Simplicity has its draws. A simple model of some phenomena can be quick to understand and test. But with the resources we have today for theory building and prediction, it is worth recognizing that many phenomena of interest (e.g., in social sciences, epidemiology) are very, very complex. Using a more complex model can help. It’s great to try many simple models along the way — as scaffolding — but if you have a large enough N in an observational study, a larger model will likely be an improvement.
One obvious way a model gets more complex is by adding predictors. There has recently been a good deal of attention on using the frequency of search terms to predict important goings-on — like flu trends.
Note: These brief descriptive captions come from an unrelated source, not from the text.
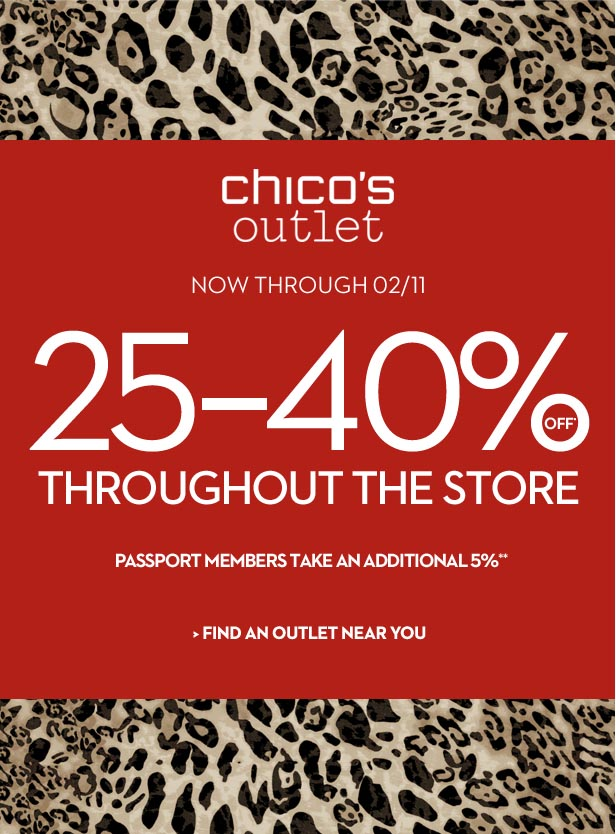 Chico's Outlet Now Through 02/11  25 - 40% OFF* Throughout The Store  Passport Members take an additional 5% OFF**  FIND AN OUTLET NEAR YOU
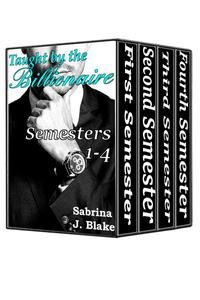 Taught by the Billionaire: Semesters 1-4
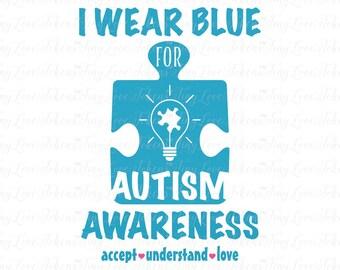 I Wear Blue for Autism Awareness Design (.svg/.eps/.pdf/.dxf/.jpeg)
Sharad Goel et al. (blog post, paper) temper the excitement a bit by demonstrating that simple models using other, existing public data sets outperform the search data. In some cases (music popularity, in particular), adding the search data to the model improves predictions: the more complex combined model can “explain” some of the variance not handled by the more basic non-search-data models.
This echos one big takeaway from the Netflix Prize competition: committees win. The top competitors were all large teams formed from smaller teams and their models were tuned combinations of several models. That is, the strategy is, take a bunch of complex models and combine them.
One way of doing this is just taking a weighted average of the predictions of several simpler models. This works quite well when your measure of the value of your model is root mean squared error (RMSE), since RMSE is convex.
While often the larger model “explains” more of the variance, what “explains” means here is just that the R-squared is larger: less of the variance is error. More complex models can be difficult to understand, just like the phenomena they model. We will continue to need better tools to understand, visualize, and evaluate our models as their complexity increases. I think the committee metaphor will be an interesting and practical one to apply in the many cases where the best we can do is use a weighted average of several simpler, pretty good models.
BusinessWeek has an exhuberant review of current industry research and product development related to understanding social networks using data from social network sites and other online communication such as email. It includes snippets from people doing very interesting social science research, like Duncan Watts, Cameron Marlow, and danah boyd. So it is worth checking out, even if you’re already familiar with the Facebook Data Team’s recent public reports (“Maintained Relationships”, “Gesundheit!”).
But I actually want to comment not on their comments, but on this section:
In an industry where the majority of ads go unclicked, even a small boost can make a big difference. One San Francisco advertising company, Rapleaf, carried out a friend-based campaign for a credit-card company that wanted to sell bank products to existing customers. Tailoring offers based on friends’ responses helped lift the average click rate from 0.9% to 2.7%. Although 97.3% of the people surfed past the ads, the click rate still tripled.
Rapleaf, which has harvested data from blogs, online forums, and social networks, says it follows the network behavior of 480 million people. It furnishes friendship data to help customers fine-tune their promotions. Its studies indicate borrowers are a better bet if their friends have higher credit ratings. This might mean a home buyer with a middling credit risk score of 550 should be treated as closer to 600 if most of his or her friends are in that range, says Rapleaf CEO Auren Hoffman.
The idea is that since you are more likely to behave like your friends, their behavior can be used to profile you and tailor some marketing to be more likely to result in compliance.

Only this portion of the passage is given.